Vor dem Servieren wird nochmal ordentlich Olivenöl drübergekleckert, aber nicht ungerührt. Eine oder mehrere strategisch geschickt platzierte Oliven sorgen dafür, dass das Auge mitessen kann. Ab auf den Tisch mit dem Zeugs!

  1. Ja, zwei bis drei. In den meisten Rezepten versuchen Sie’s mit einer. Wir verwenden die Kerne nicht, deshalb brauchen wir mehr.
  2. Finger weg von deutschem Joghurt, der ist zu lasch, auch wenn er zehn Prozent hat. Türkischer geht, obwohl der (bzw. die Sorten, die ich kenne) deutlich säuerlicher ist als der griechische.
  3. An gescheites Tsatsiki kommt kein Quark. Versuch mal, in Griechenland Quark zu bekommen, du wirst scheitern. Die Griechen wissen icht, was Quark ist. Die wissen aber, wie Taatsiki geht.
  4. Küchen-Bier
  5. Kann man sich auch sparen, da die Gurke eh geraffelt wird. Ich hab – aus welchen Gründen auch immer – eine Abneigung gegen Gurkenschalen, deshalb schäl ich. Ist mit dem Sparschäler ja in Sekundenschnelle gemacht.

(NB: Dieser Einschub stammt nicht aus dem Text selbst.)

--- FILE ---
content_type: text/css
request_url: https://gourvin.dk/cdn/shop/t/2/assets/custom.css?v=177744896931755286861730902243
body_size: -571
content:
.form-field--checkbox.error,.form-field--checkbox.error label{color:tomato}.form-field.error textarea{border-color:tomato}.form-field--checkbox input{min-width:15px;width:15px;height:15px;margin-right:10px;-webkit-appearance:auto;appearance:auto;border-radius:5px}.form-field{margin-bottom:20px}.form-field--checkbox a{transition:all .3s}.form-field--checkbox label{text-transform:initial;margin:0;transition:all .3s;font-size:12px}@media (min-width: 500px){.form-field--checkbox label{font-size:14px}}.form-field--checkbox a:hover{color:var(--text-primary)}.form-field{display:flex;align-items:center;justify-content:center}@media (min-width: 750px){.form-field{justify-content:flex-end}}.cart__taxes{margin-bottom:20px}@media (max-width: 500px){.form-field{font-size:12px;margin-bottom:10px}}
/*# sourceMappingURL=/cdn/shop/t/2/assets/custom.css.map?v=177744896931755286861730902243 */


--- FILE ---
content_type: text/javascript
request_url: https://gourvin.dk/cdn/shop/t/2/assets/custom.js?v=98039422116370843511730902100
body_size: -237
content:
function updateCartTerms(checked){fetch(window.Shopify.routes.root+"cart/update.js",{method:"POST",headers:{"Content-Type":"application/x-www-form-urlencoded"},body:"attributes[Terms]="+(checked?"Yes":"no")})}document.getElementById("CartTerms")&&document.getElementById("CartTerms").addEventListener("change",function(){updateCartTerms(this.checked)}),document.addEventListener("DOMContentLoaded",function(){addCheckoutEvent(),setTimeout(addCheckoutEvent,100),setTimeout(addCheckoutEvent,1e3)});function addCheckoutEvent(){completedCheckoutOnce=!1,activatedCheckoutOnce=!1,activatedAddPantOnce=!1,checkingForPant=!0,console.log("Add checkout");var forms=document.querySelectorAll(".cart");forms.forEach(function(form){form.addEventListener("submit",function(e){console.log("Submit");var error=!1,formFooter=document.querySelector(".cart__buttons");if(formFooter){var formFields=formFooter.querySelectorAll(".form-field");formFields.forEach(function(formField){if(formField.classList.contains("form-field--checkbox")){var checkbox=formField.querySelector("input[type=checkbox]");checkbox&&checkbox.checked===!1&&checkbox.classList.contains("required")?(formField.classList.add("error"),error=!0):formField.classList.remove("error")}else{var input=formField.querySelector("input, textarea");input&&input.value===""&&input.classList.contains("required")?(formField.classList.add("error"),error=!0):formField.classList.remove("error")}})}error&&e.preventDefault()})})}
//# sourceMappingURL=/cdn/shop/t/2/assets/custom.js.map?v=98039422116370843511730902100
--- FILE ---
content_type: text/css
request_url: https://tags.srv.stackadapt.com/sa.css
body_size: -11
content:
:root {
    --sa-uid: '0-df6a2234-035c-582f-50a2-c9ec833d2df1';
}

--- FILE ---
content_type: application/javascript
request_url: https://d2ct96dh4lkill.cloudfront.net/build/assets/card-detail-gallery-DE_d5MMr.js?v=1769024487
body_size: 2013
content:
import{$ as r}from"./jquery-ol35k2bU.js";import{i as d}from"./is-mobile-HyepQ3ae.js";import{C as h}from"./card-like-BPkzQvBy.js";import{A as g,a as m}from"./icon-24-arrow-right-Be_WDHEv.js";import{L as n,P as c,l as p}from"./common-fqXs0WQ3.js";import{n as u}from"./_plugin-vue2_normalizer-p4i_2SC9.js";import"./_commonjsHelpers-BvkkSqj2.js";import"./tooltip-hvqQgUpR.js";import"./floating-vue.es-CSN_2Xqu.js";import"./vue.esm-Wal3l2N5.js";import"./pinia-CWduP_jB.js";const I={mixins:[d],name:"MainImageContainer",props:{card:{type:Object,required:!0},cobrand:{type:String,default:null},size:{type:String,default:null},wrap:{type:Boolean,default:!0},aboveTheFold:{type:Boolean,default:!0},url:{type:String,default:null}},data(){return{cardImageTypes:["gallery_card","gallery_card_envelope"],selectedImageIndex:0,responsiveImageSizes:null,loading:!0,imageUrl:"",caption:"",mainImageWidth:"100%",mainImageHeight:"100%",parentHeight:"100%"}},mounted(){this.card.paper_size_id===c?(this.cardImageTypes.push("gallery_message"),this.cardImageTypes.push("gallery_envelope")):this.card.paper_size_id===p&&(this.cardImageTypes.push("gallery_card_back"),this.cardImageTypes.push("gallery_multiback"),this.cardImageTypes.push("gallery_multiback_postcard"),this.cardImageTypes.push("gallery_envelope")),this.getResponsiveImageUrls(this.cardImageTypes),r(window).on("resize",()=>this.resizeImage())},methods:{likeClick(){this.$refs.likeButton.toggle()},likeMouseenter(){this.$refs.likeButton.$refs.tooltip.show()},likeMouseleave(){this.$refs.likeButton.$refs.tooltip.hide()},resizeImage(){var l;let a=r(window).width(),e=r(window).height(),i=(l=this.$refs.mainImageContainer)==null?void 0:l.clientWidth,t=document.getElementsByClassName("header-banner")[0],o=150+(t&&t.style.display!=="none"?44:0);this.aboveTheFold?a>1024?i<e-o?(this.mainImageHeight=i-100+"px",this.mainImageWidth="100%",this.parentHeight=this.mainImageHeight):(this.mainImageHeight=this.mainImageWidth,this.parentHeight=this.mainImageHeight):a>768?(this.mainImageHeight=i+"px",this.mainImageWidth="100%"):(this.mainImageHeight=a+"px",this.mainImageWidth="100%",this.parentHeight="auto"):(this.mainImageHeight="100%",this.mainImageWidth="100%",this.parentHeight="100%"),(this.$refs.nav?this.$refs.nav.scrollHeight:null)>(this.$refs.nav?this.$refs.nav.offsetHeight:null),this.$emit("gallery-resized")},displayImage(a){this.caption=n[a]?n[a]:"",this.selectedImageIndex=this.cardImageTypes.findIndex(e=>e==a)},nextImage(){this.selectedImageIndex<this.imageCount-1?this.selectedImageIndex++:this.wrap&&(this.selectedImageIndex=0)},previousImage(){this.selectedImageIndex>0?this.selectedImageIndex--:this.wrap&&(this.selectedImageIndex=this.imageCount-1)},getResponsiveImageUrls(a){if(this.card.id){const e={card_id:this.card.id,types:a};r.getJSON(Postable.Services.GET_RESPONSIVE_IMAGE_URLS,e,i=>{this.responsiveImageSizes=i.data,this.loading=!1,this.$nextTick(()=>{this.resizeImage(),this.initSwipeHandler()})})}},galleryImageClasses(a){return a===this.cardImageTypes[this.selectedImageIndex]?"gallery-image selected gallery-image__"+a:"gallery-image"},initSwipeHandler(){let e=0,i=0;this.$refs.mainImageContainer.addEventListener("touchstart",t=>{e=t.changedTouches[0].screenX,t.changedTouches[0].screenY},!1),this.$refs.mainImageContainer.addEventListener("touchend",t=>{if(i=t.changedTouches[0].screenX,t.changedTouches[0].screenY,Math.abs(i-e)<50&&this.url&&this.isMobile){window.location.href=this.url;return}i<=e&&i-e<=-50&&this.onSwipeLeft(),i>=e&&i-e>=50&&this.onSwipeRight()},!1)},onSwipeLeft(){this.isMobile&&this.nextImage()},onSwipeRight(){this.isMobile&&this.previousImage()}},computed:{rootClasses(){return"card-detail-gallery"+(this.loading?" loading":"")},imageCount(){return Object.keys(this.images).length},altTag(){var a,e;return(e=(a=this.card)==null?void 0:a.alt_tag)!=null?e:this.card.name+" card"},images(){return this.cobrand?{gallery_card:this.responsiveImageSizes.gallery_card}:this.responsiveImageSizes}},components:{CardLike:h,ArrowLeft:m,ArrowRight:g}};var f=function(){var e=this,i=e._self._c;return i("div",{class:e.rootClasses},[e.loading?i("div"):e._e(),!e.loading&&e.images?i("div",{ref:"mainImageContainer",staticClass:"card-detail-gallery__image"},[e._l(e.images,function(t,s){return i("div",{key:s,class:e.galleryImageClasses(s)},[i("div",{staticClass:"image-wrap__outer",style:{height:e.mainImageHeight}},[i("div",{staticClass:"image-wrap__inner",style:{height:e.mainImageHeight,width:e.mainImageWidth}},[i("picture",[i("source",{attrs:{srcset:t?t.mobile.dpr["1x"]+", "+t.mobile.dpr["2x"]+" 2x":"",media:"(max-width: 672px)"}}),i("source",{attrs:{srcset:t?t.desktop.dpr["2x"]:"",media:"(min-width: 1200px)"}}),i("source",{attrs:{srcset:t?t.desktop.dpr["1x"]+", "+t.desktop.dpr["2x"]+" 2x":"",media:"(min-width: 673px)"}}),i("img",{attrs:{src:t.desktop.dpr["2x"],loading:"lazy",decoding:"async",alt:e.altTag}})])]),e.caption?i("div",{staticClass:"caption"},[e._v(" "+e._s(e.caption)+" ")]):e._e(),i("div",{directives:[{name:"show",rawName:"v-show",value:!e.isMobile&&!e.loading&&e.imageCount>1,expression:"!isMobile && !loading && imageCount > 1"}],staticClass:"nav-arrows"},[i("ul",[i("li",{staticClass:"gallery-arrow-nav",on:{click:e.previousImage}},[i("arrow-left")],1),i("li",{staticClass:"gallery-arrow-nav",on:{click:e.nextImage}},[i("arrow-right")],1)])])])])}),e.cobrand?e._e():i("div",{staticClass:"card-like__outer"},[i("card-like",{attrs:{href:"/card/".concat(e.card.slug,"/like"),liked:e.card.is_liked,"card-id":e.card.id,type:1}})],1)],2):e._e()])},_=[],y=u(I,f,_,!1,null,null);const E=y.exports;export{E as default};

  6. Angeber mit superfeinen japanischen Kochmessern schneiden das Gurkenfleisch in mikrofeine Stifte
  7. das vorzugsweise keinen Weichspüler gesehen hat, alternativ Mulltuch oder einigermaßen reißfestes Küchenpapier
  8. die dann einige Stunden durchziehen muss, damit der Knoblauch seinen Geschmack entfaltet.